The Royal Academy of Arts is due to open its 13-week show, From Russia: French and Russian Master Paintings 1870-1925, next month, displaying together for the first time in the UK more than 120 works such as The Dance, by Henri Matisse in 1910, and Maternity (Women on the Seashore), by Paul Gauguin, in 1898. Other paintings include works by Renoir, Cezanne, Van Gogh, Picasso and Kandinsky.
But the Russian Federal Agency for Culture and Cinematography has not issued the museums with export licences to allow the paintings to come to London, saying British law does not protect artworks from being seized by law suits or court decisions. A decision was due today, an official said.
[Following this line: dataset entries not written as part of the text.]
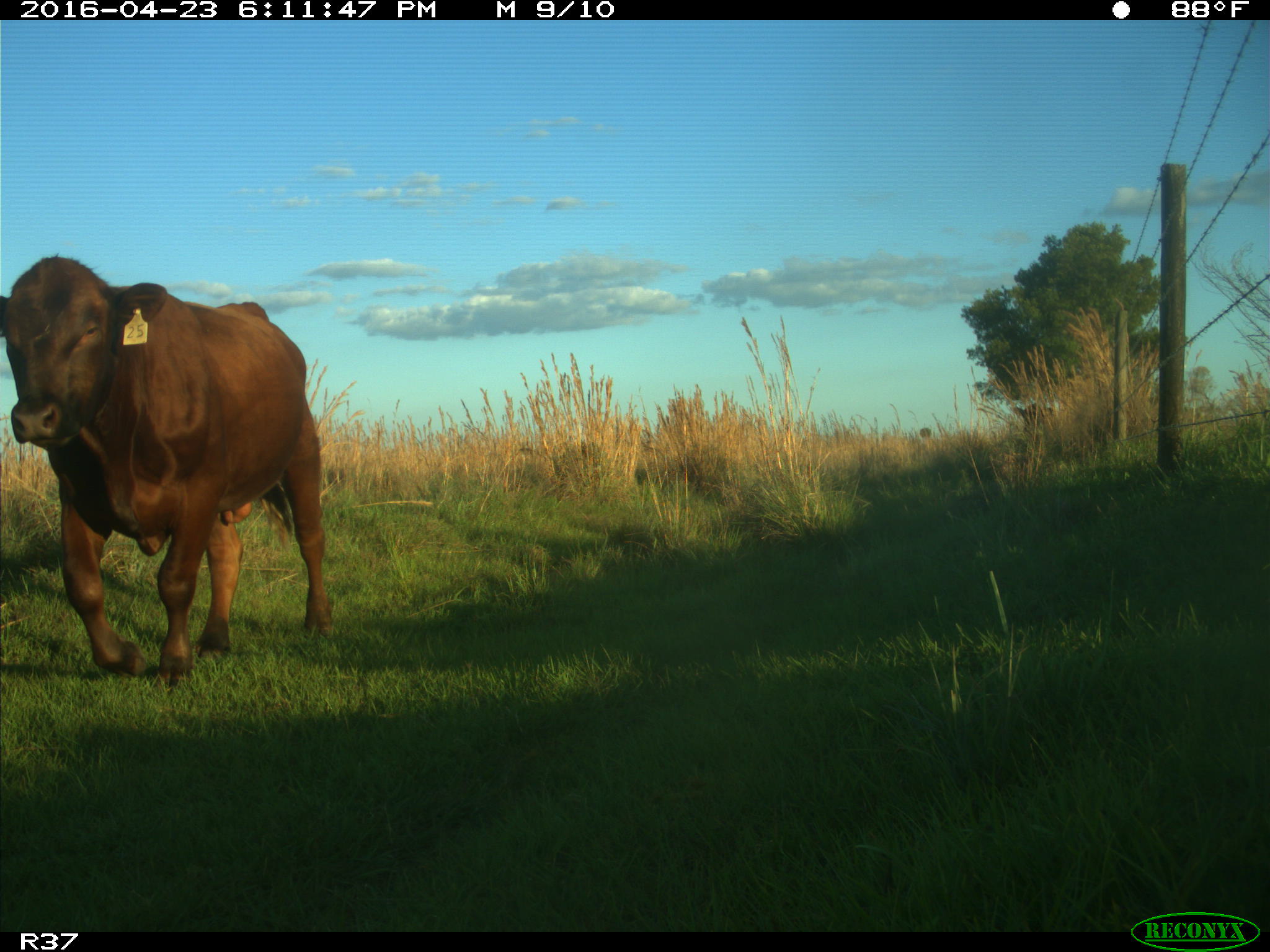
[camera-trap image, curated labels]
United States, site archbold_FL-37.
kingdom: Animalia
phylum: Chordata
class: Mammalia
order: Artiodactyla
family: Bovidae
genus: Bos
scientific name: Bos taurus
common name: domestic cow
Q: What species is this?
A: Bos taurus (domestic cow).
Some of the works were seized from private collections after the 1917 revolution, leaving the question of their ownership open to legal challenges. They have been drawn from world-renown institutions including the Pushkin Fine Arts Museum in Moscow and the State Hermitage Museum and the State Russian Museum in St Petersburg for the travelling exhibition, which is currently in Dusseldorf, Germany.
Vladimir Putin and Gordon Brown are due to attend the London opening which, despite the dispute, the Royal Academy is expecting it to go ahead as planned.
"The Royal Academy of Arts has not yet received any official notification regarding the status of the exhibition ... and is seeking clarification with the Russian Ministry of Culture," a spokeswoman said. A Department for Culture, Media and Sport spokesman added: "We have had no notification that the Russian galleries intend to change their plans to loan works. The Government has done everything possible to facilitate the exhibition going ahead, including full assurances that the works would be protected from seizure.
"The Secretary of State wrote to the head of the Russian Federal Agency for Culture and Cinematography on 7 December to confirm the works of art would be subject to the State Immunity Act 1978. We have also underwritten the collection against loss or damage to the value of nearly 900m."
But the chief of the Russian Federal agency was reported to have dismissed the assurances, saying: "The British legal system is constructed in such a way that even a governmental guarantee will not protect us from legal action."
The former shadow arts minister Hugo Swire, who has worked for the National Gallery, told the BBC it was hard to pin down the root cause of the Russians' non-cooperation but pointed to the impact upon relations of the closure of British Council offices in Russia and fallout from the murder of Alexander Litvinenko. Moscow is refusing to extradite Andrei Lugovoy, whom UK police want in connection with his death last year.
Mr Swire, who put together an exhibition of Russian art in London in the Gorbachev era, said: "I think this is a situation that certainly the Royal Academy were nervous might happen. I had a discussion with the then director about this very situation, and the Government I don't think have been very quick to come forward to address the potential of something like this happening."